Did you A/B test this, and if so what was the increase in conversion or
average price per customer?

------
1123581321
The two reasons are that it signals 'enterprise' level costs and that
marketing thinks that you're more likely to sign up if you're prompted to
create an account without seeing the price table.

I agree it can be annoying. However, if I am honest with myself, I know what
the service probably costs and most of the time, the variations in cost don't
cross the threshold of my budget. The real reason I am irritated to not see
the prices is because I am hoping to see that it is free or extremely cheap.
There is no reason for a business to accommodate my desire to get an
unsustainable deal.

------
AznHisoka
Having been on both sides, one of the reasons is because your product is
complicated, and you need to give a webinar/demo to them in order for them to
utilize the product to its full potential.
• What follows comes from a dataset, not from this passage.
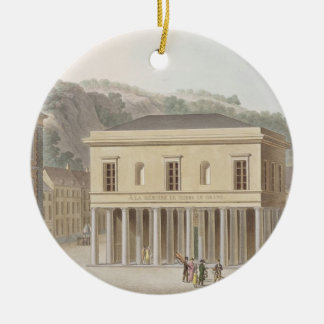 Portico of the Fountain of Pouhon at Spa, from 'Ch Christmas Ornament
Otherwise, if you just sign up and use it, you'll quickly stop using it after
a few days because you don't know how to use it.

------
rbravoz
I run a SaaS as well and find that customers prefer prices upfront and
complain if the pricing is hard to understand (which in turn consumes
resources of the sales staff and creates friction on the customer acquisition
process). However if @pricenator you state that it makes sense financially,
can you tell us more about it? (Not just hints)

------
MalcolmDiggs
I don't care until they ask for my credit card. At that point the pricing is a
need-to-know, lol. But before then, like with the mint.com example you
mentioned, I just assume it's free or freemium until they tell me otherwise.